#### EXERCISE OBJECTIVE
Reproduce exactly the lines from the one containing "Anxiety Disorder Workbook book cover" through the end of the entries, including both. Drop the pictures.

-*-

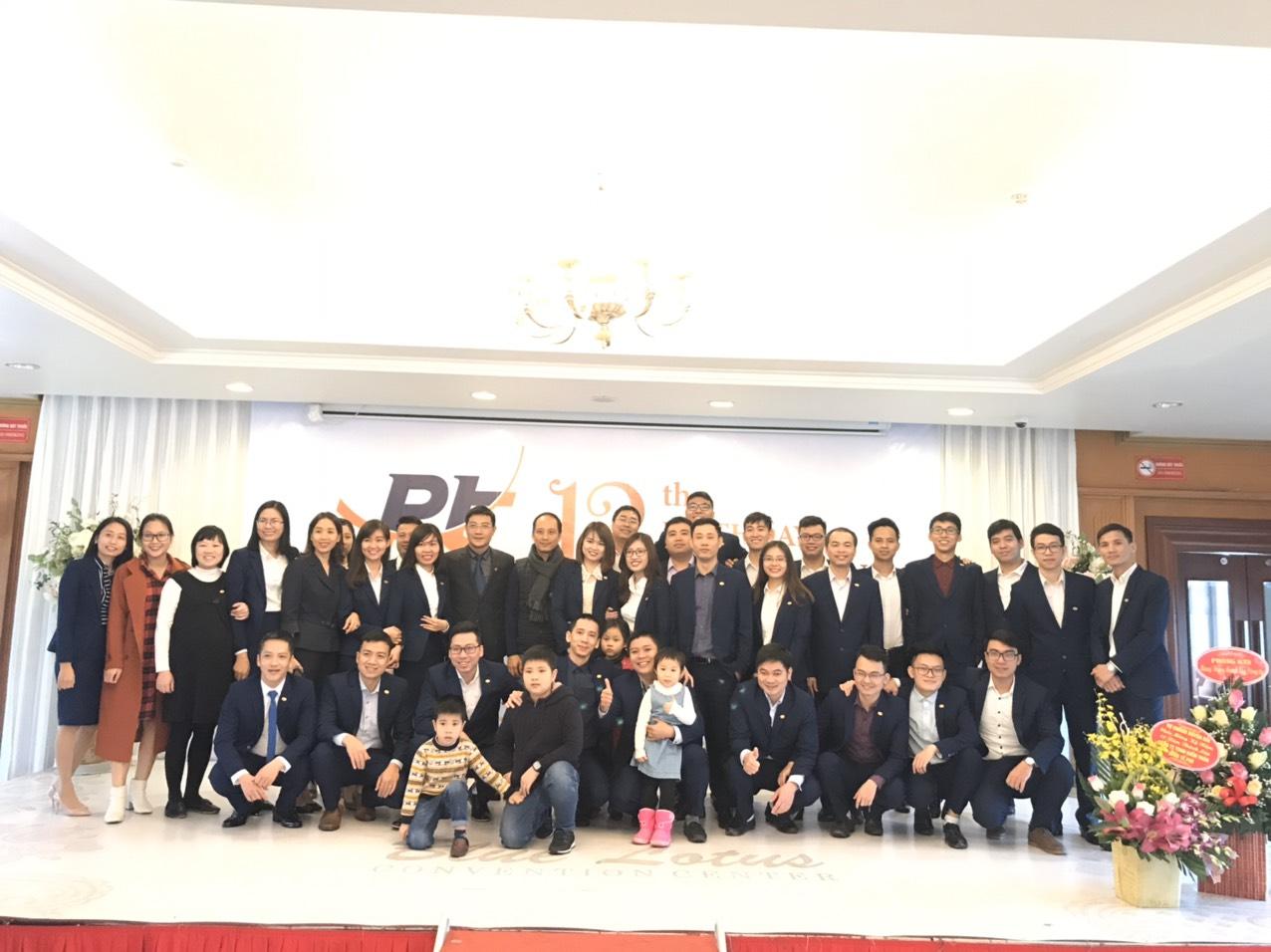 Kỷ niệm 12 năm thành lập PNT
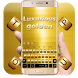Luxurious Golden Keyboard by Designer Superman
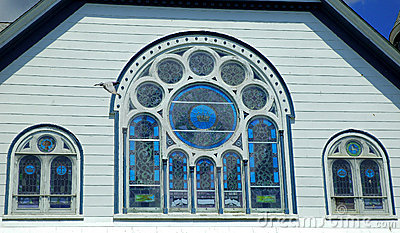 Stainglass Windows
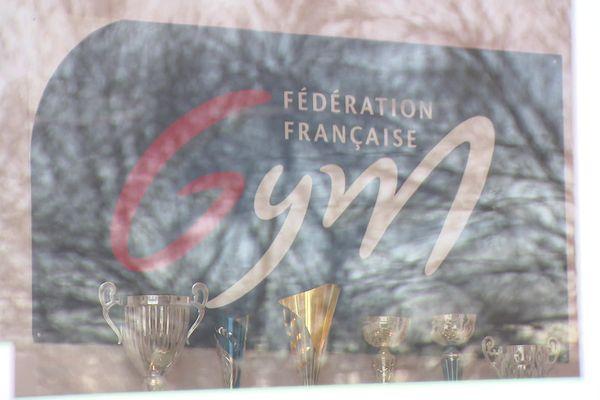 Le parquet de Saint-Etienne (Loire) a annoncé mardi 23 février, l'ouverture d'une enquête après des accusations de viols présumés qui auraient été commis au sein du Pôle France de gymnastique féminine de Saint-Etienne par un bénévole dans les années 80 et 90.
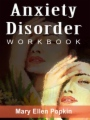 Anxiety Disorder Workbook book cover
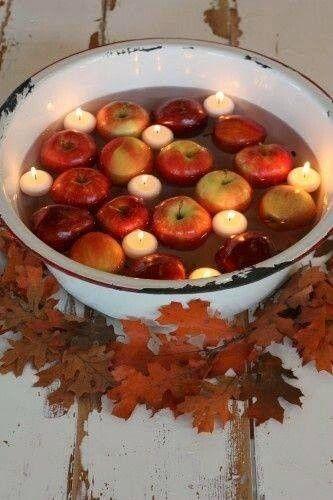 ŐSZI DEKORÁCIÓ és legalább az almákat fel is lehet használni utána!
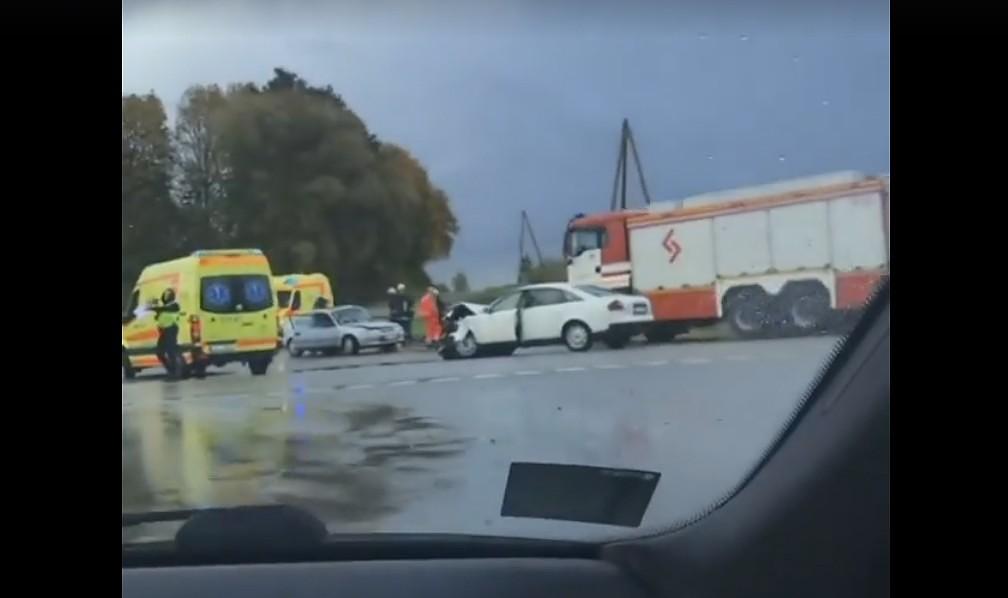 В Медзской волости в столкновении двух автомашин погасла жизнь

-*-

#### EXERCISE ANSWER
 Anxiety Disorder Workbook book cover
 ŐSZI DEKORÁCIÓ és legalább az almákat fel is lehet használni utána!
 В Медзской волости в столкновении двух автомашин погасла жизнь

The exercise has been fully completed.